:: SUPPLIED RECORDS ::
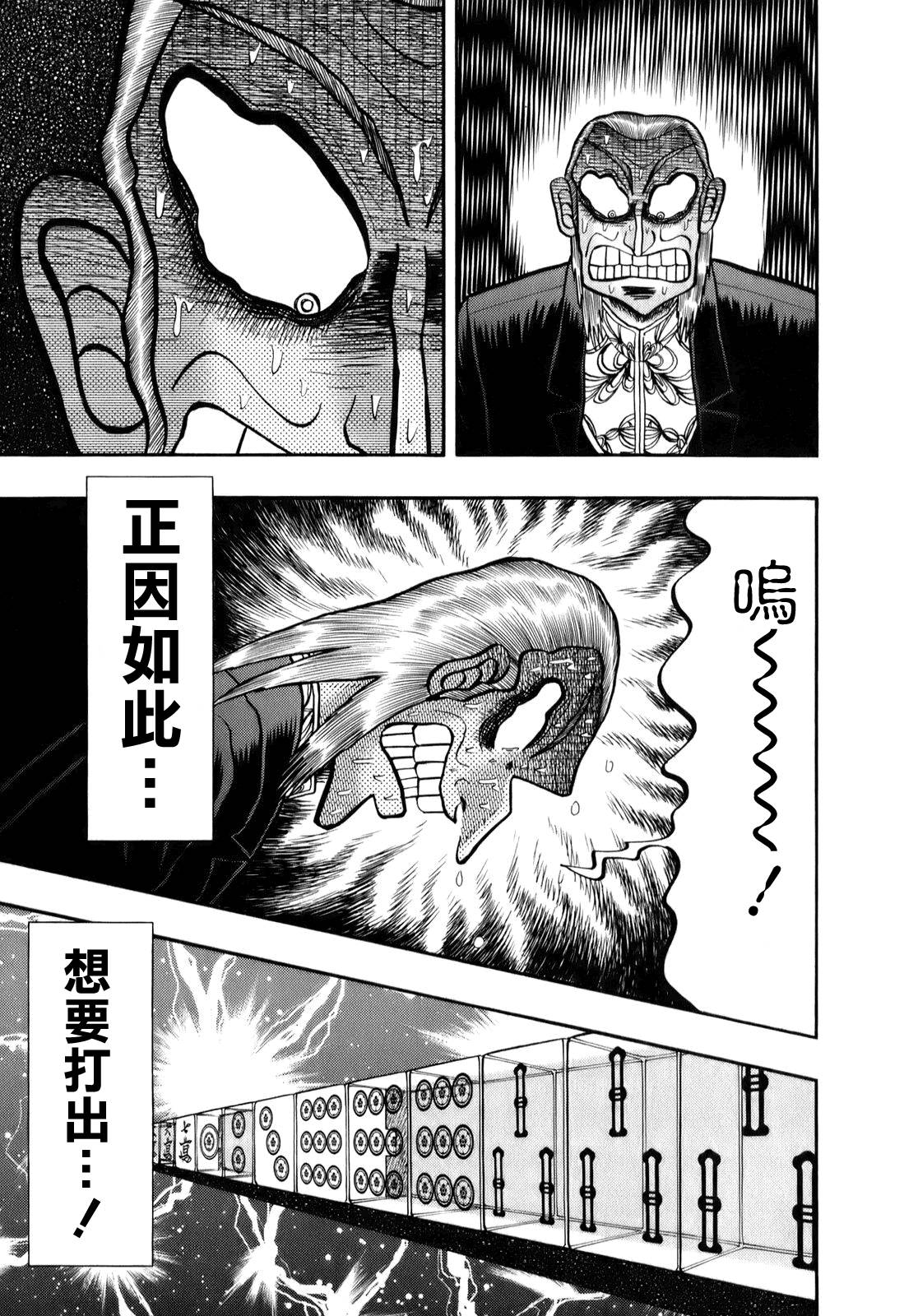 斗牌传说韩漫全集-第196话无删减无遮挡章节图片 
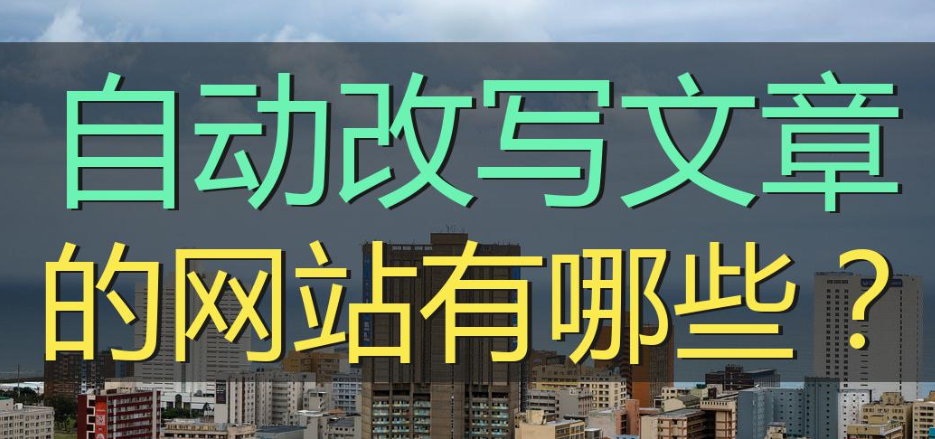 解读:百度收录规则解析：原创内容的重要性及优化策略全面指导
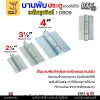 DB09 - 3-1/2 นิ้ว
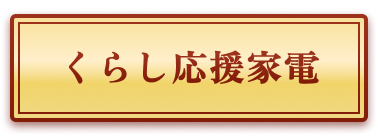 くらし応援家電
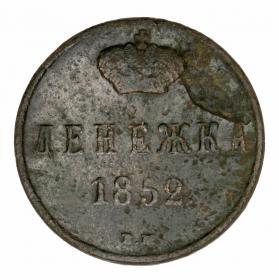 Obrazek 2 dla: Dienieżka 1852 Mikołaj I Romanow zabór rosyjski Warszawa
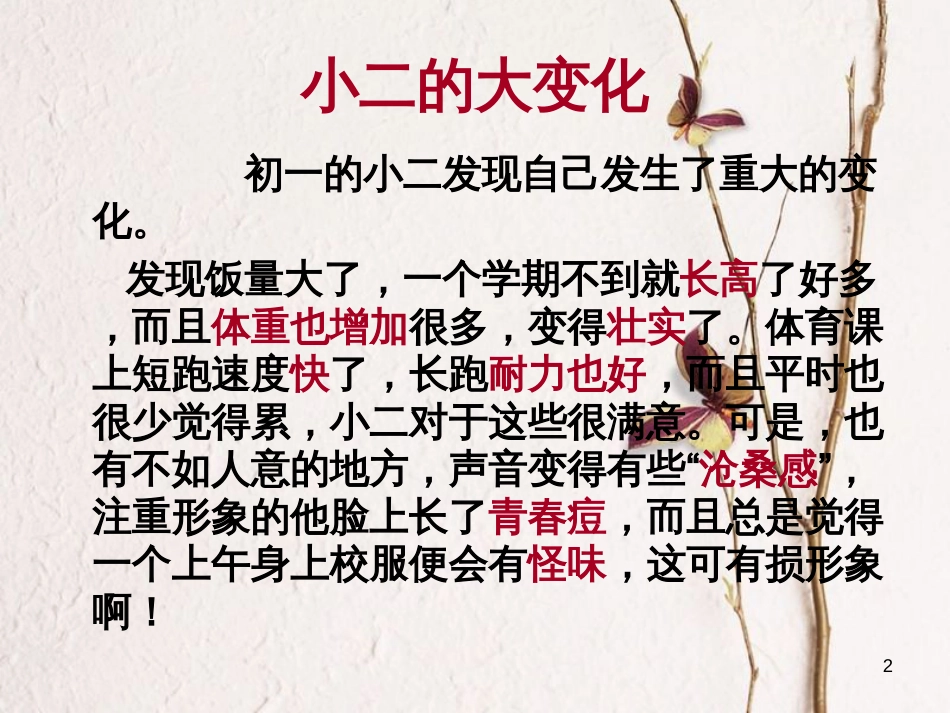 七年级道德与法治下册 第一单元 青春时光 第一课 青春的邀约 第1框 悄悄变化的我课件1 新人教版[共16页]_第2页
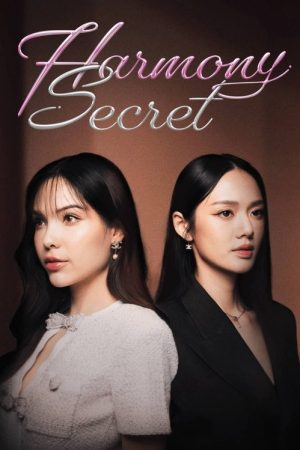 Harmony Secret (2025) poster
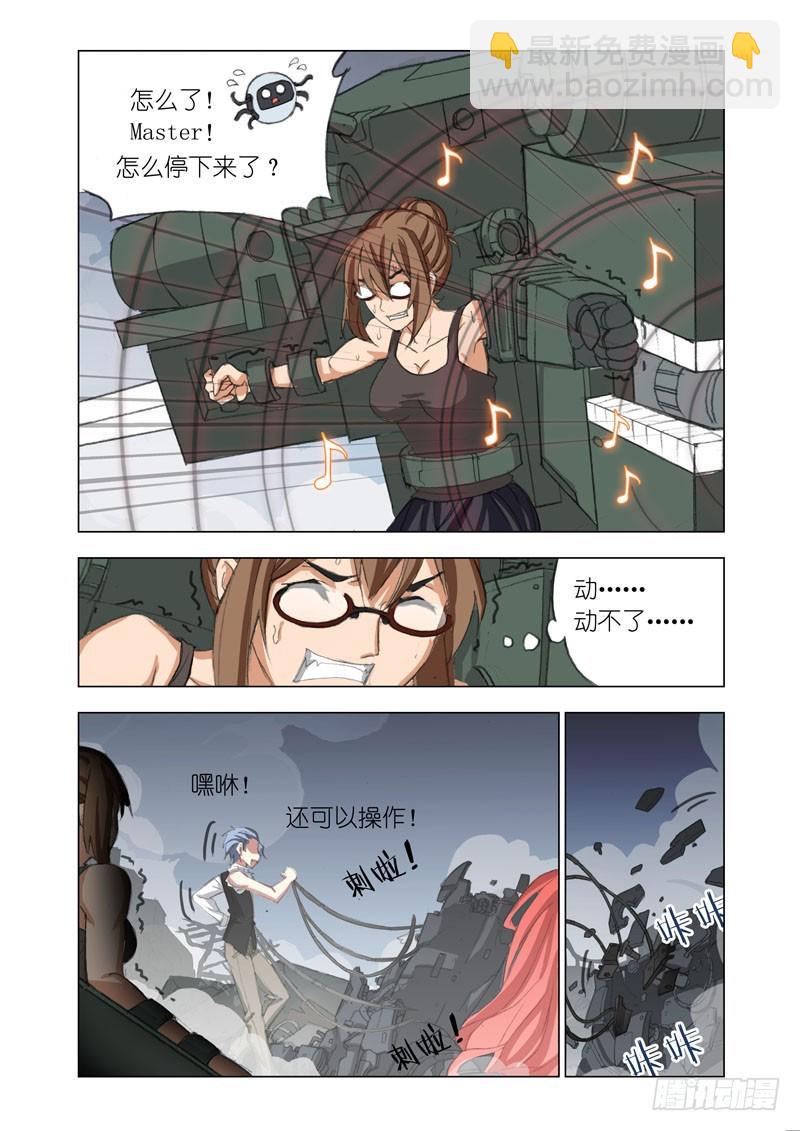 Part 63：尖刺5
:::
**YOUR TASK**
Word for word, restate the records shown above, minus the pictures.

**ANSWER TO THIS EXERCISE**
 斗牌传说韩漫全集-第196话无删减无遮挡章节图片 
 解读:百度收录规则解析：原创内容的重要性及优化策略全面指导
 DB09 - 3-1/2 นิ้ว
 くらし応援家電
 Obrazek 2 dla: Dienieżka 1852 Mikołaj I Romanow zabór rosyjski Warszawa
 七年级道德与法治下册 第一单元 青春时光 第一课 青春的邀约 第1框 悄悄变化的我课件1 新人教版[共16页]_第2页
 Harmony Secret (2025) poster
 Part 63：尖刺5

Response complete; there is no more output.